Turn the part of the material below that opens with the line containing "To the viewer, which of" and closes with the line containing "54 centimetres" into a Markdown table with the columns No. and Text. Give each non-blank line its own numbered row and leave out blank lines.
───
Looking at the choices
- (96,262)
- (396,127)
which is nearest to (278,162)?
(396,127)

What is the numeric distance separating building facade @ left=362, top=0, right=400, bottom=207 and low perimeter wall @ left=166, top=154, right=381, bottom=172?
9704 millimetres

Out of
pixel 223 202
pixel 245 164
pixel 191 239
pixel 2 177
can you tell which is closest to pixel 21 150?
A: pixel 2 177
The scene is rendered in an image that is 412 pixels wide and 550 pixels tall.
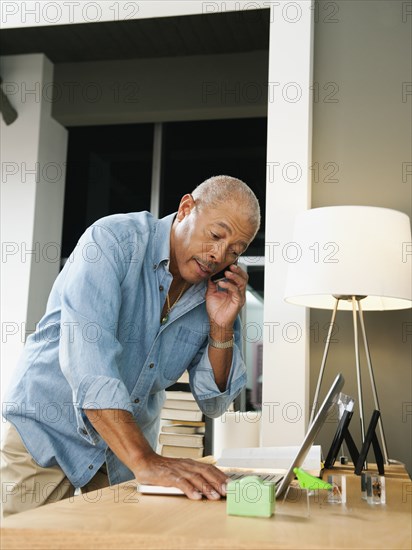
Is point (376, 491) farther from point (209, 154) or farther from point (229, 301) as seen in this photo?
point (209, 154)

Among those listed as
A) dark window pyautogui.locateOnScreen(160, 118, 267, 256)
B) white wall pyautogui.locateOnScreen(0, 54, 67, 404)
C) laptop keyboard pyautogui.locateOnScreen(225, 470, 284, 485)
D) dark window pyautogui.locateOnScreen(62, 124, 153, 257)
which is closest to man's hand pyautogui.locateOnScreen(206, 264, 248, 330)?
laptop keyboard pyautogui.locateOnScreen(225, 470, 284, 485)

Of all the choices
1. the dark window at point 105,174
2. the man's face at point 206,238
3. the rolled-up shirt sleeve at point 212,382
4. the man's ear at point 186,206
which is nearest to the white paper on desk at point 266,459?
the rolled-up shirt sleeve at point 212,382

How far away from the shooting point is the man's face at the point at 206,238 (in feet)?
5.08

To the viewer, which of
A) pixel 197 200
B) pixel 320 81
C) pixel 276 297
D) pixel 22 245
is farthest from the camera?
pixel 22 245

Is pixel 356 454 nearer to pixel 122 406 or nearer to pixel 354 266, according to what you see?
pixel 354 266

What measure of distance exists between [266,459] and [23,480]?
54 centimetres

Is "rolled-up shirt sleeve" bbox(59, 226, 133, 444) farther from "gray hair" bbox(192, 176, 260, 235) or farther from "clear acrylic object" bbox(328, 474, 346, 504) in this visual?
"clear acrylic object" bbox(328, 474, 346, 504)

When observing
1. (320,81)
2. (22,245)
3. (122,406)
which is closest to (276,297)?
(320,81)

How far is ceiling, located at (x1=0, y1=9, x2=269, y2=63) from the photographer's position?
4582mm

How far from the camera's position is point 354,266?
204cm

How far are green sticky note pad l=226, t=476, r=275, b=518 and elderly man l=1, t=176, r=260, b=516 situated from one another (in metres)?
0.49

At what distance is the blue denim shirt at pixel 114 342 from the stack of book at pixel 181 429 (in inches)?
54.9

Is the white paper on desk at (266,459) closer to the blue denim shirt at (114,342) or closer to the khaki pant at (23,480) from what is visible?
the blue denim shirt at (114,342)

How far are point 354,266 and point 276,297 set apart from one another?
1.53 feet
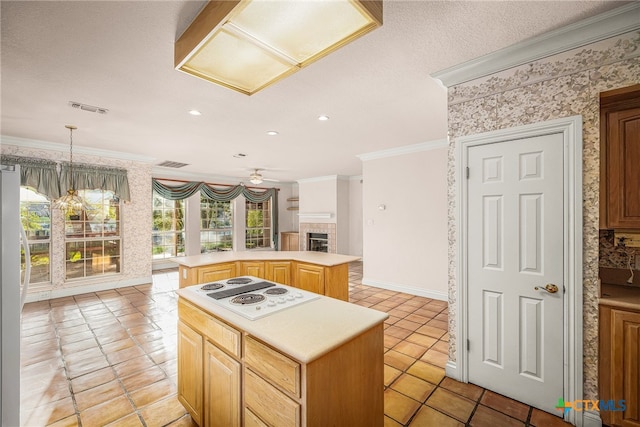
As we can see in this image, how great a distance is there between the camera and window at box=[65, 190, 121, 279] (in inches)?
191

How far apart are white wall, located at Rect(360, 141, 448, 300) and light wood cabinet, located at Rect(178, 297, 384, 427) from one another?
10.9ft

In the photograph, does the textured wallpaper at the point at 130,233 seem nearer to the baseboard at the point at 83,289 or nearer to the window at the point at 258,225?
the baseboard at the point at 83,289

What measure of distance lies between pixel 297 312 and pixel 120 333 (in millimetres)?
2915

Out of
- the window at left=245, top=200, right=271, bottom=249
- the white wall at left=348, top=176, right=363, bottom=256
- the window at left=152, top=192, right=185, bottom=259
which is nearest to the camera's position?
the window at left=152, top=192, right=185, bottom=259

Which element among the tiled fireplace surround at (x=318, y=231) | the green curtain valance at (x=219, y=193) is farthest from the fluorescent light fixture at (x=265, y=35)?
the tiled fireplace surround at (x=318, y=231)

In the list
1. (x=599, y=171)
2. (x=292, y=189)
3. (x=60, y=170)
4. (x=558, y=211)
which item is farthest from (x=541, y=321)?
(x=292, y=189)

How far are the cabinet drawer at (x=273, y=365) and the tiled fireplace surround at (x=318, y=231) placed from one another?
6.44 m

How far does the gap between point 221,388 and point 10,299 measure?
3.51 ft

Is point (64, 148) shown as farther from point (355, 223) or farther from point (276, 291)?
point (355, 223)

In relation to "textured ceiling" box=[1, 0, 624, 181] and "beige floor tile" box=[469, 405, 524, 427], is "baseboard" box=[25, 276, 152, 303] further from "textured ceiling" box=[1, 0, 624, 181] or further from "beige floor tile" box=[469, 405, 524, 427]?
"beige floor tile" box=[469, 405, 524, 427]

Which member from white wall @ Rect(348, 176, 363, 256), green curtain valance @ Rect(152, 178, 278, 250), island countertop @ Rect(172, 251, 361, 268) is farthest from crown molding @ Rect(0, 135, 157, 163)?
white wall @ Rect(348, 176, 363, 256)

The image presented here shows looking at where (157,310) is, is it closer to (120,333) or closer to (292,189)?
(120,333)

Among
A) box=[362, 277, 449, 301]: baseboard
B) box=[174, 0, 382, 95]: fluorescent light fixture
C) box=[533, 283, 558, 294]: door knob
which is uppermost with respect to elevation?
box=[174, 0, 382, 95]: fluorescent light fixture

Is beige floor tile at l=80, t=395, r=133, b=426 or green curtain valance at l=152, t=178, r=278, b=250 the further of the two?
green curtain valance at l=152, t=178, r=278, b=250
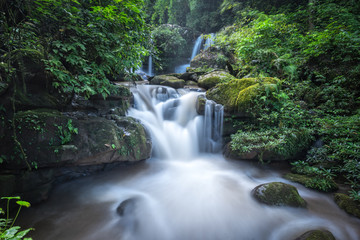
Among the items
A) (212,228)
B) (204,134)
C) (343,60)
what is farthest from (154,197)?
(343,60)

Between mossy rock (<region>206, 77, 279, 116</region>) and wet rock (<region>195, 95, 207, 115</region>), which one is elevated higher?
mossy rock (<region>206, 77, 279, 116</region>)

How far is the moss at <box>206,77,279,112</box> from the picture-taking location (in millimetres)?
5324

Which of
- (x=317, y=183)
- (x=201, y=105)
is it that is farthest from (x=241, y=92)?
(x=317, y=183)

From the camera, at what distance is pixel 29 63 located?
310cm

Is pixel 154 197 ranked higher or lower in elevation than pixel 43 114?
lower

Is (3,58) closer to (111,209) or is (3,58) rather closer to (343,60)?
(111,209)

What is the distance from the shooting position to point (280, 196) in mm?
3043

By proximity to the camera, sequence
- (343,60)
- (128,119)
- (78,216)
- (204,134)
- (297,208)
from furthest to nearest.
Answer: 1. (204,134)
2. (343,60)
3. (128,119)
4. (297,208)
5. (78,216)

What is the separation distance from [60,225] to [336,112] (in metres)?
7.02

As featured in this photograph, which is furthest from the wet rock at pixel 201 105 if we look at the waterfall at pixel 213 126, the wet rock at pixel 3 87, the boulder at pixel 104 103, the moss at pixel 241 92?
the wet rock at pixel 3 87

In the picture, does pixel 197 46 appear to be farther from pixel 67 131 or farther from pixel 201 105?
pixel 67 131

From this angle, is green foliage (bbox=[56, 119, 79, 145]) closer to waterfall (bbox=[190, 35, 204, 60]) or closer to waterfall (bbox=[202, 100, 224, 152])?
waterfall (bbox=[202, 100, 224, 152])

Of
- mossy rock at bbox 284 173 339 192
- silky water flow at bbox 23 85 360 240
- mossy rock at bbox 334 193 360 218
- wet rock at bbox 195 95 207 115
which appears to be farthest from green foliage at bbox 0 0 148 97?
mossy rock at bbox 334 193 360 218

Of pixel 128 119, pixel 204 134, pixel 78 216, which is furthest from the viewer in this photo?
pixel 204 134
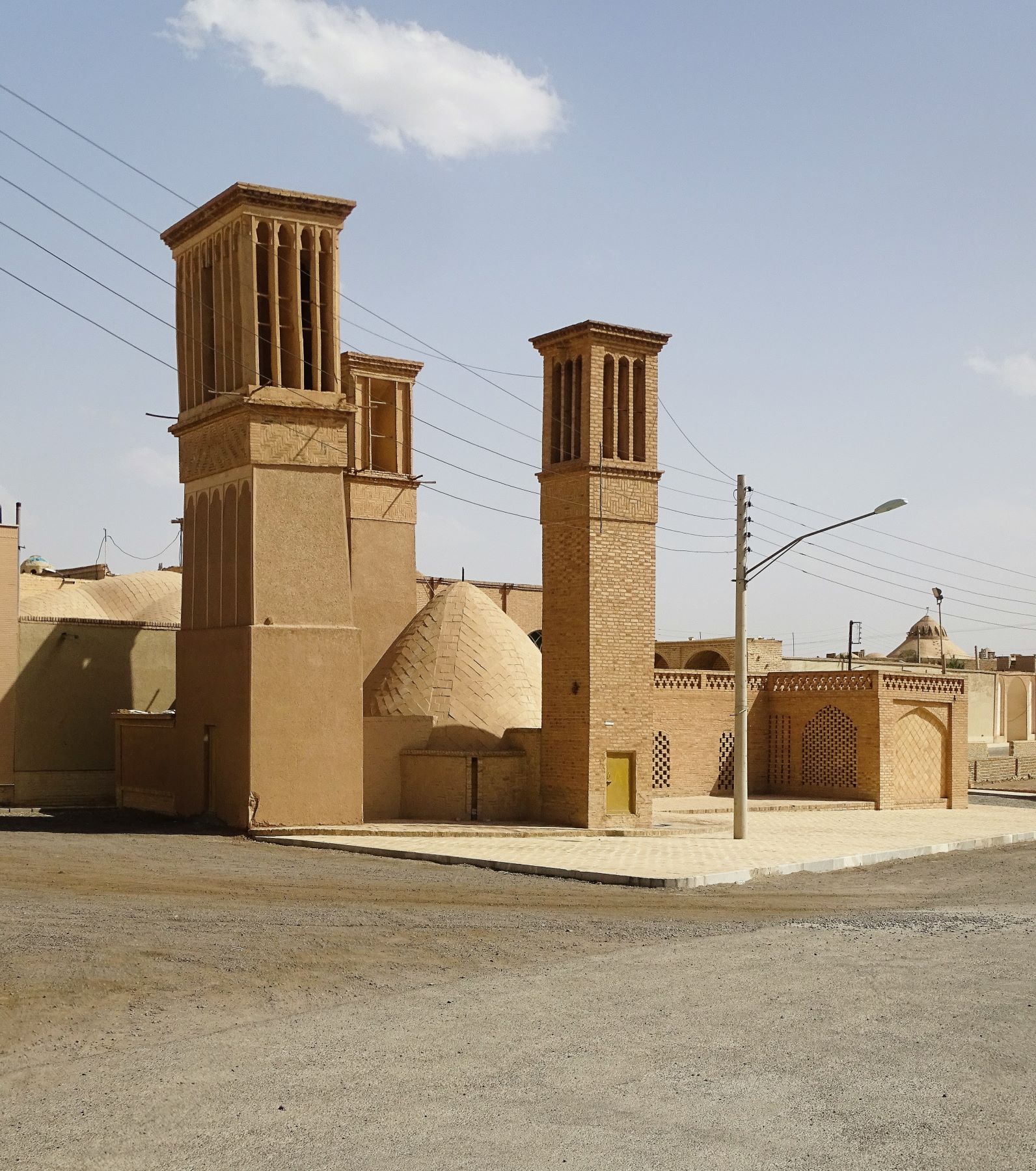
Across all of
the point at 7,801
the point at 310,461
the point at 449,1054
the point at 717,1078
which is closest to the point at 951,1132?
the point at 717,1078

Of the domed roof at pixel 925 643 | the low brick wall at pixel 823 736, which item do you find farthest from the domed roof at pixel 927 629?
the low brick wall at pixel 823 736

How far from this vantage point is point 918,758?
28.7m

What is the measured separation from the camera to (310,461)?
20.1 meters

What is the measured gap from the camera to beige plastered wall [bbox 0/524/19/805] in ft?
80.6

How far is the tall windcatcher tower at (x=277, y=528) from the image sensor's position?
19.4m

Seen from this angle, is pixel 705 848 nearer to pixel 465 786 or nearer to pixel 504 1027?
pixel 465 786

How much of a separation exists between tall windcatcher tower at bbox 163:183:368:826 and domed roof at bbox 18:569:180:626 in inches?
443

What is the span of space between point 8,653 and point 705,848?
13499 mm

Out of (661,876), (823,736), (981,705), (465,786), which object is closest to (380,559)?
(465,786)

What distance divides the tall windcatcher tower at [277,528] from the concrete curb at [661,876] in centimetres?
141

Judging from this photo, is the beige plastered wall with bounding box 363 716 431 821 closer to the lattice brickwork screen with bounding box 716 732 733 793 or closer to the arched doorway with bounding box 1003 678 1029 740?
the lattice brickwork screen with bounding box 716 732 733 793

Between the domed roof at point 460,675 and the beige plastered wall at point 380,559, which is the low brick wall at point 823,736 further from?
the beige plastered wall at point 380,559

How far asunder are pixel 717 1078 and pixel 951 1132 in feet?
4.16

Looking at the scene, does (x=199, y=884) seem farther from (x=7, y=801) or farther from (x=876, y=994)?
(x=7, y=801)
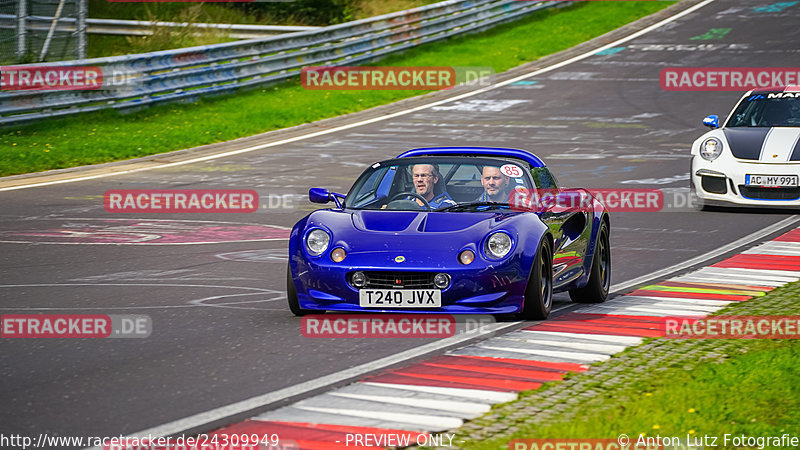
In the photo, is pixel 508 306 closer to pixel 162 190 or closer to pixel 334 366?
pixel 334 366

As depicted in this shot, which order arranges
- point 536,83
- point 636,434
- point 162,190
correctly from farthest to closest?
point 536,83 → point 162,190 → point 636,434

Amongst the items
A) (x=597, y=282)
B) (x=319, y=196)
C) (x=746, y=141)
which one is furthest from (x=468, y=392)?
(x=746, y=141)

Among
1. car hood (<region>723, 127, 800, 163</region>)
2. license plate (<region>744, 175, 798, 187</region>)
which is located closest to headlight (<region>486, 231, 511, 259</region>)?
license plate (<region>744, 175, 798, 187</region>)

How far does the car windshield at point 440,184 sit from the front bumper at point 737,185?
7219 millimetres

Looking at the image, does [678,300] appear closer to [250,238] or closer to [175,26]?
[250,238]

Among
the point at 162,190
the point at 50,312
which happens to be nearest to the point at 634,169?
the point at 162,190

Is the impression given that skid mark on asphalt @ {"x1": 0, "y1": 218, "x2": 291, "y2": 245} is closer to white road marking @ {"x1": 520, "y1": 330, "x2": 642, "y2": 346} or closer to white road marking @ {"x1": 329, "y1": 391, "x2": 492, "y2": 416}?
white road marking @ {"x1": 520, "y1": 330, "x2": 642, "y2": 346}

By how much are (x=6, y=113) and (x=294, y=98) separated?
23.4 feet

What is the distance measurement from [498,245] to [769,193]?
Result: 855cm

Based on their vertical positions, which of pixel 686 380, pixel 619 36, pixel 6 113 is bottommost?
pixel 686 380

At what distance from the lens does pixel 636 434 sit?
226 inches

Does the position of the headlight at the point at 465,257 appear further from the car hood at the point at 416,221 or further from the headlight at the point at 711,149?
the headlight at the point at 711,149

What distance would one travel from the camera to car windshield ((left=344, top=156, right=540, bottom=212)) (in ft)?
31.2

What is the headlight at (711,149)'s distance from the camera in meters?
16.7
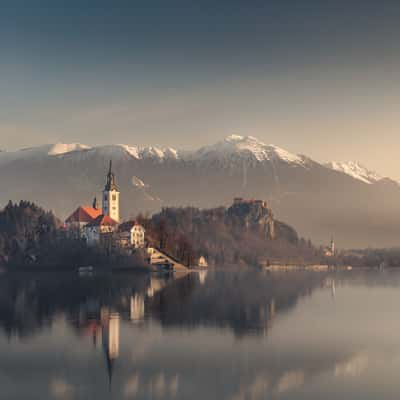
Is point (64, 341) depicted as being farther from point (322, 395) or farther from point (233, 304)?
point (233, 304)

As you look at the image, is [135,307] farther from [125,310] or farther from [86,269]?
[86,269]

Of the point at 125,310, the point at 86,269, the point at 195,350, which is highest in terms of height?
the point at 86,269

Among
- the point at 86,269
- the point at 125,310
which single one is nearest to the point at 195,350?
the point at 125,310

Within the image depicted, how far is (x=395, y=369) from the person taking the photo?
47875mm

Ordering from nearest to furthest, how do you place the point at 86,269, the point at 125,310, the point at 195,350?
the point at 195,350 → the point at 125,310 → the point at 86,269

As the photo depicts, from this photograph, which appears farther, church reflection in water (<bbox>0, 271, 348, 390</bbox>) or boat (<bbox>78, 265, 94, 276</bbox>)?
boat (<bbox>78, 265, 94, 276</bbox>)

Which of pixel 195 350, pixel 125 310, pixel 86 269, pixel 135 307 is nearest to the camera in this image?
pixel 195 350

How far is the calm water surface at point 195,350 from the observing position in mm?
41125

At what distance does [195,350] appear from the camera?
53.5 metres

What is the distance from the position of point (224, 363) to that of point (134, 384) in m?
9.02

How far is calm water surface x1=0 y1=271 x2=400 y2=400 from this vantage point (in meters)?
41.1

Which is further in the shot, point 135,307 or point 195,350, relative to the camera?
point 135,307

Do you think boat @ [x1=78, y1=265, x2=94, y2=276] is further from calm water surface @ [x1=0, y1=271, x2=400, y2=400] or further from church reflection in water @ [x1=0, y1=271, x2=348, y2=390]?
calm water surface @ [x1=0, y1=271, x2=400, y2=400]

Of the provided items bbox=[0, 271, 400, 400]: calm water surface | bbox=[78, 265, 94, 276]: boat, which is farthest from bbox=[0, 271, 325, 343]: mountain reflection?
bbox=[78, 265, 94, 276]: boat
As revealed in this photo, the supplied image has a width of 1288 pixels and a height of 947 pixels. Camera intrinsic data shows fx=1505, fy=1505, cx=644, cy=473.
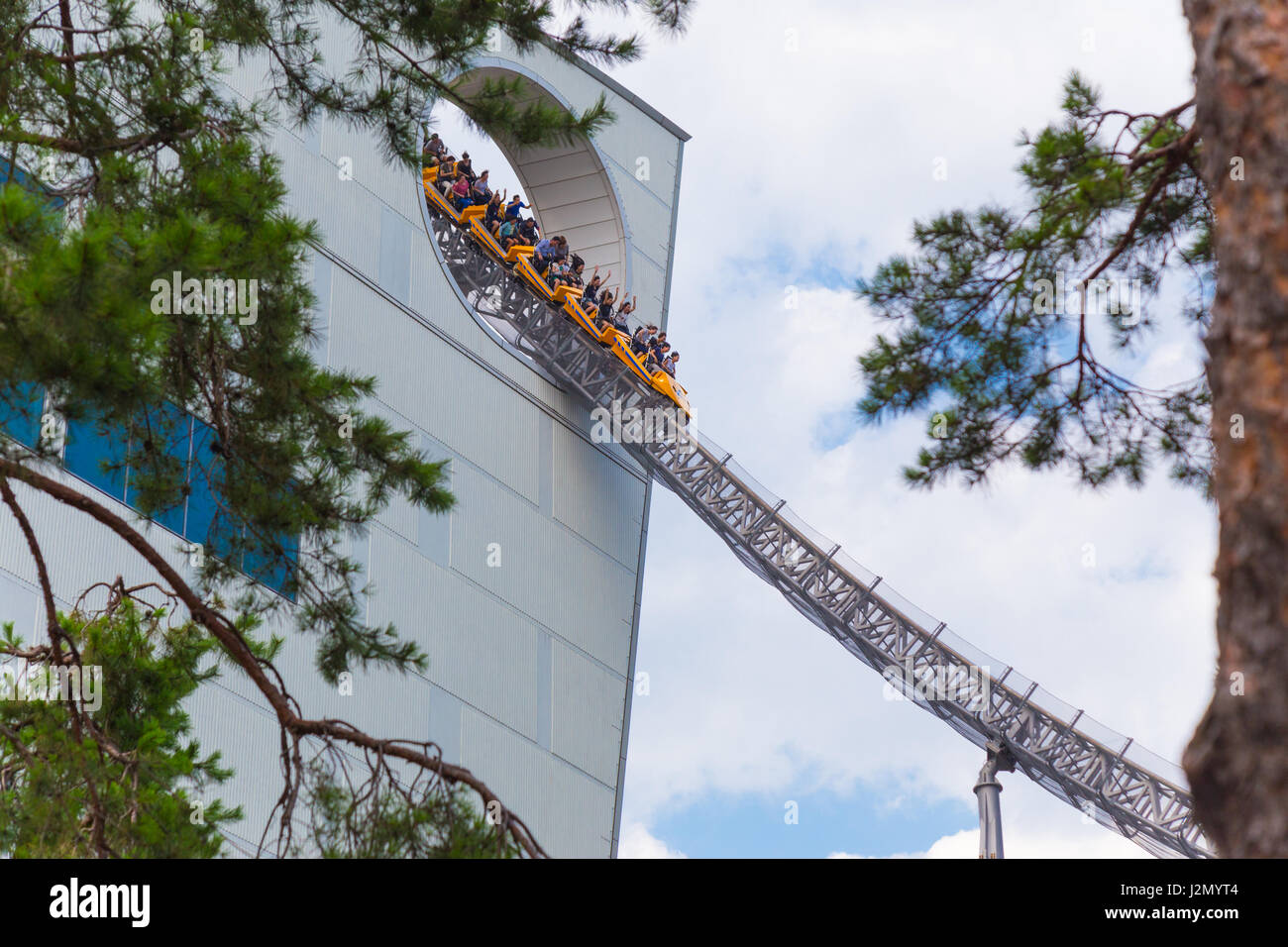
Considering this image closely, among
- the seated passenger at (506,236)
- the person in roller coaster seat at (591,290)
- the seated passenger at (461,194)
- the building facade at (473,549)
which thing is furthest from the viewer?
───
● **RIGHT ANSWER**
| No. | Text |
|---|---|
| 1 | To the viewer, which of |
| 2 | A) pixel 197 200 |
| 3 | B) pixel 320 81 |
| 4 | C) pixel 276 297 |
| 5 | D) pixel 22 245 |
| 6 | is farthest from the camera? |
| 7 | pixel 22 245 |
| 8 | Is pixel 356 454 nearer to pixel 122 406 or nearer to pixel 354 266, according to what you see? |
| 9 | pixel 354 266 |
| 10 | What measure of distance exists between [266,459] and [23,480]? |
| 11 | 54 centimetres |